When the war was over Keyt travelled to India, his beloved spiritual
home, where he travelled widely, lived and worked for some years. Martin
Russell was in Bombay, ensconced in the heart of its intellectual elite
in his inimitable way. Post-war Bombay was home to an exciting world of
art in ferment. It took Keyt to heart as a true original.
He was lionised by society hostesses and artiste. He held many
exhibitions in Bombay, Delhi and Madras and also illustrated several
books.
The effusive Mulk Raj Anand took him to his heart and gave him
considerable coverage in his magnificent art journal Marg.
Martin Russell's, now justly famous, book on Keyt was also published
by Marg and brought fame to both artist and author. Meanwhile Russell
had gathered together an unsurpassed collection of early Keyts which
accompanied him to London, where I had the rare privilege of viewing
them and listening to Russell on Keyt.
After his Indian interlude Keyt's life began to change, imperceptibly
but qualitatively. The original circle of art lovers disintegrated with
the tragically untimely death of its presiding genius, Lionel Wendt.
Russell's book and many articles in popular journals, such as the
Illustrated Weekly of India, gained Keyt a far wider popularity and
acclaim than earlier. He had many exhibitions.
The world beat a path to Sirimalwatta. Art lovers, professors,
dilettantes, journalists, students and hero-worshippers from the world
over came for a 'darshan', to shower him with admiration, overwhelm him
with passion and to buy his paintings. Keyt basked in this adulation.
His output was prolific and everything he painted was snapped up.
There was a qualitative shift in the nature of his patrons. No longer
were they only lovers of art. Owning "a Keyt" became both a social
cachet and a gilt-edged investment.
International acclaim and official patronage all came his way. More
exhibitions of his paintings were held in India and Europe. Scholarly
disquisitions on his art, poetry and writings appeared in learned
journals. He designed a magnificent stained glass wall as the
centrepiece of the Expo 67 Sri Lanka Pavilion in Montreal. Sri Lanka
could not afford to ship this masterpiece home and, to this day, it
remains in forgotten storage in the Montreal Public Library. Neither
Keyt not his countrymen have ever seen it in its glory.
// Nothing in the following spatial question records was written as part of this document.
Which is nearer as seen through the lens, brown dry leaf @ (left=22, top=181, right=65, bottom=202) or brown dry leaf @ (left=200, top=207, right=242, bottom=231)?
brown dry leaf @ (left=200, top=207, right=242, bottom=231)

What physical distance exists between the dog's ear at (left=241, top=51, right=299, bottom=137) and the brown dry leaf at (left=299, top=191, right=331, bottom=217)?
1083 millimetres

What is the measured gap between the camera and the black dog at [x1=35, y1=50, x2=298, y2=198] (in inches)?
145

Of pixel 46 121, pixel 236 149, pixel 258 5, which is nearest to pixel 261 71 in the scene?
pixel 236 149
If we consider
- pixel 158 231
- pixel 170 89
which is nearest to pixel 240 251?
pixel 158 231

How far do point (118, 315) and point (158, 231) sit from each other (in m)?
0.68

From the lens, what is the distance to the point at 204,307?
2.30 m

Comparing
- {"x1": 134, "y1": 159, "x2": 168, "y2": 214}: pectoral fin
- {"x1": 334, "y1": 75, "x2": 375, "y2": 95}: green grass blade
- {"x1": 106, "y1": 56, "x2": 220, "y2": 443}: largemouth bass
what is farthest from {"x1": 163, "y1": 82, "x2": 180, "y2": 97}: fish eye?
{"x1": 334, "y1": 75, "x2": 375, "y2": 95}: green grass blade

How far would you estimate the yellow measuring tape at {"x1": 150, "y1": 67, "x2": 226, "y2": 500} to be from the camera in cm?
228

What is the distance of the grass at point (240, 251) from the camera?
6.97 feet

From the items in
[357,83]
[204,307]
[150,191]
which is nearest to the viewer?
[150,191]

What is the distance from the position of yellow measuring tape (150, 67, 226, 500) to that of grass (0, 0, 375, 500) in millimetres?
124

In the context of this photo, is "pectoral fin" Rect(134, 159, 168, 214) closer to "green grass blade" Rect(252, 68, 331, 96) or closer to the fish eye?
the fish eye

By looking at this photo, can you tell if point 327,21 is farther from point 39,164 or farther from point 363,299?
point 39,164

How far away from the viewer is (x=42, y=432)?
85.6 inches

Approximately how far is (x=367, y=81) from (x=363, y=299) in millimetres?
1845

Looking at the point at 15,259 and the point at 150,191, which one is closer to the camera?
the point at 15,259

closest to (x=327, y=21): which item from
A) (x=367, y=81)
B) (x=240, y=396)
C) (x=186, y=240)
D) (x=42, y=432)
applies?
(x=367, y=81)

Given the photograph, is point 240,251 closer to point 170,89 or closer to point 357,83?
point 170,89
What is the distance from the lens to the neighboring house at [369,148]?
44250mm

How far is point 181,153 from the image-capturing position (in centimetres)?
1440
Another life was receding. Sirimalwatta's simple heartbeat could no
longer anchor Keyt. He had outgrown the need to live among its terraced
fields, its thatched huts and its lithe brown girls who adorned his life
and paintings. The flame of their inspiration he carried within himself
but now enriched by his Indian experience.
Another muse, Kusum from Bombay, now took over his life. His love for
her was celebrate in an outpouring of passionate paintings immortalising
her chiselled features and lissome figure. Since then he has never lived
long in any one place. They even travelled to London to visit, at long
last, its famous galleries and his many friends. But Keyt remains
anchored to the land of his birth.
Kusum and Keyt have had many homes. Their restless spirit once led
them to live in Galle. Another time they both went back to Sirimalwatta
where Menike, greatheartedly opened her doors to them.
Keyt spent a creative interlude there during which Tissa Liyanasuriya
and I made a film to honour his eightieth birthday. Keyt was painting as
vigorously as ever. It was an unforgettable experience to sit at his
feet and listen to him - whether on miniature Rajput paintings or a sly
yarn on the peccadilloes of the famous.
Honours have flowed his way. The University of Peradeniya awarded him
a Doctorate 'honoris causa'. He once declined the British Queen's offer
of an Imperial title but he proudly accepted the Kala Suri award from
the President of the Republic.
The George Keyt Foundation has now been established to preserve and
perpetuate his work and to establish a Centre to assist aspiring
artists.
George Keyt, today, is almost ninety and believes, like Tennyson's
Ulysses, that -
Tho' much is taken, much abides; and tho'
We are not now that strength which in old days
Moved earth and heaven; that which we are; We
Made weak by time and fate, but strong in will
To strive, to seek, to find, and not to yield.